Make mlx-vlm examples in swift

Question

Make mlx-vlm examples in swift

davidkoski opened this issue 3 months ago · 21 comments

davidkoski commented 3 months ago

Consider porting some models from https://github.com/Blaizzy/mlx-vlm to swift

Answer 1 · 2024-09-27T17:59:57.000Z

e.g.

LLaVa llava-hf/LLaVA-NeXT-Video-7B-hf
Qwen2 VL: Qwen/Qwen2-VL-2B-Instruct
Llama 3.2 Vision: meta-llama/Llama-3.2-11B-Vision-Instruct
Phi-3 Vision microsoft/Phi-3-vision-128k-instruct
PaliGemma google/paligemma-3b-mix-224

Answer 2 · 2024-09-30T00:30:33.000Z

Currently, I am working on porting Llama 3.2 VLM to Swift. It would be great if we could make the vlm a separate package so that people can easily pull it down as a dependency and integrate it into their applications, for example, add vlm support for ChatMLX.

Answer 3 · 2024-11-01T10:26:41.000Z

If someone can put together the basic pipeline for one vision model, I can probably port the others to Swift fairly quickly.

Answer 4 · 2024-11-01T15:06:45.000Z

I am working on it right now and have paligemma done (well, not debugged but callable). I am working on how to structure the code with regard to the LLM library -- they should share code where possible.

I will try and put up the branch with what I have today. Next week will be busy so it might be two weeks from now before it is really ready.

Answer 5 · 2024-11-01T15:09:38.000Z

Fantastic, thank you! Once that's in place, I'll start working on some of the other models (and will post here first to avoid duplication of work).

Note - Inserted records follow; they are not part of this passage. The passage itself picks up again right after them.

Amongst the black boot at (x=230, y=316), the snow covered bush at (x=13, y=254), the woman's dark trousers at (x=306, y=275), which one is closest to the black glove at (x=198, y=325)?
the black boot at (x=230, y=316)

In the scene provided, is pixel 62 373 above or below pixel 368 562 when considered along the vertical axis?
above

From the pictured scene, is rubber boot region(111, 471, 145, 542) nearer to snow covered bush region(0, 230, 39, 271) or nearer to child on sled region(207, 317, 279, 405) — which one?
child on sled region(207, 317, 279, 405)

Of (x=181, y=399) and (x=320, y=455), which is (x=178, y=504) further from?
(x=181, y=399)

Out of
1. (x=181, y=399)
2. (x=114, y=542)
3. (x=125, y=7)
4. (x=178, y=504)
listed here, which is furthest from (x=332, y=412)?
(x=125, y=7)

Answer 6 · 2024-11-01T23:06:54.000Z

OK, you can see what I have -- more work to be done but the eval loop is worked out.

#151

Answer 7 · 2024-11-13T22:38:30.000Z

This continues -- I have most of the refactoring done and llm-tool has a hard coded call to paligemma. I need to implement a second VLM (qwen2_vl) so I can make sure I have the right shape for the APIs.

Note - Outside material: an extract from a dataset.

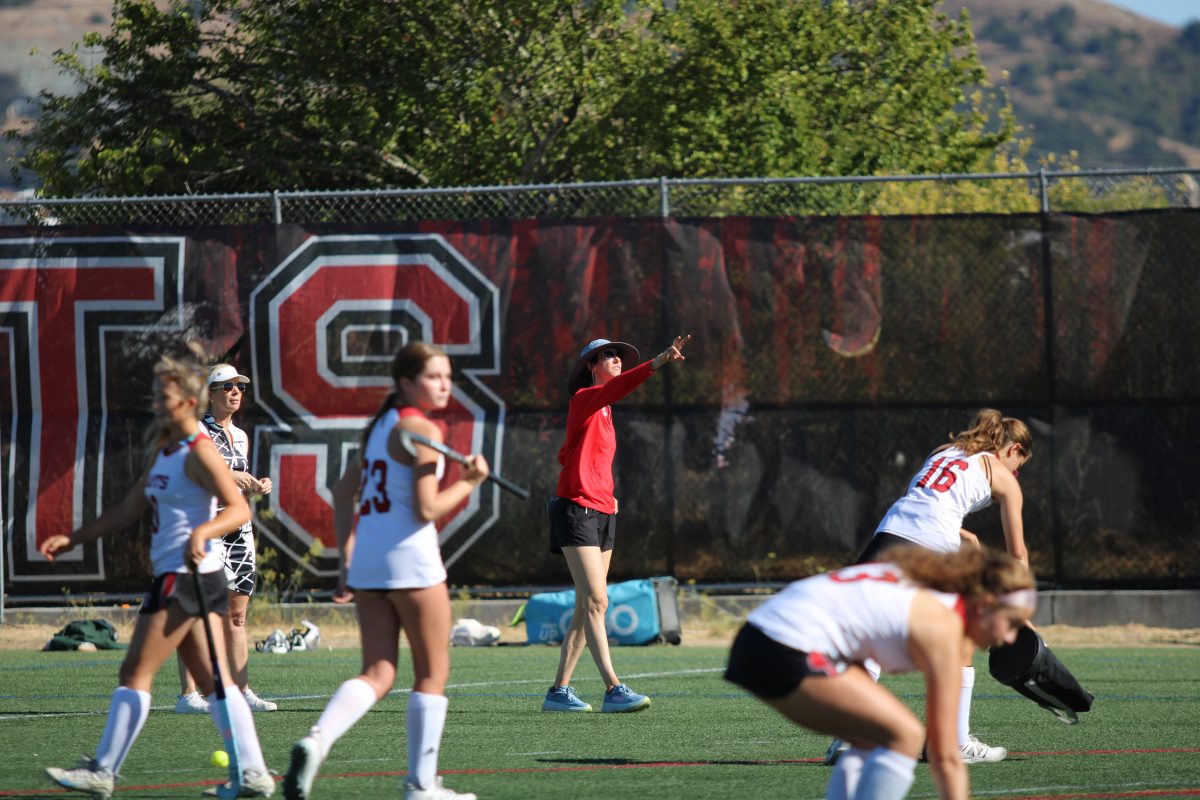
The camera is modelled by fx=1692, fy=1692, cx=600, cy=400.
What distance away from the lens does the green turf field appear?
7.18 meters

As mentioned before this will be a breaking change in the API (so I will do a major version bump) but it should be pretty easy to adopt. Hopefully a new import and renaming a couple things: I will produce a guide when it is ready.

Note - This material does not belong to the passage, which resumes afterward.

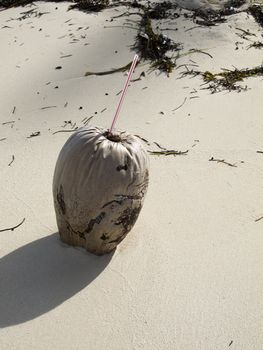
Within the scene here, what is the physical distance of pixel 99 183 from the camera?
2119 millimetres

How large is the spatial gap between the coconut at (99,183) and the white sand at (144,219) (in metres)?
0.21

Answer 8 · 2024-11-13T23:07:46.000Z

Thanks @davidkoski, your work is much appreciated! Once the API is stable, I'll try to port some of the other VLMs.

Answer 9 · 2024-11-21T21:18:02.000Z

@davidkoski @DePasqualeOrg did either of you get qwen 2 vl working in swift?

Answer 10 · 2024-11-21T22:37:28.000Z

It is implemented in the branch right now but still lacks the image processor -- that is what I am starting on next.

Answer 11 · 2024-11-22T13:53:09.000Z

you are doing god's work @davidkoski ! If you need help lmk! Also do you know what would be necessary to go from image processing to video processing?

Answer 12 · 2024-11-22T15:34:13.000Z

@davidkoski Blaizzy/mlx-vlm#97 here is a PR from mlx-vlm that might help!

Answer 13 · 2024-11-22T16:18:17.000Z

Yes, this first version won't have it but it should be straightforward to add. Qwen2VL treats an array of images and a video roughly the same but handles them slightly different in the processor. The video ends up with a different value in the t value (temporal? time?) when it constructs the thw array.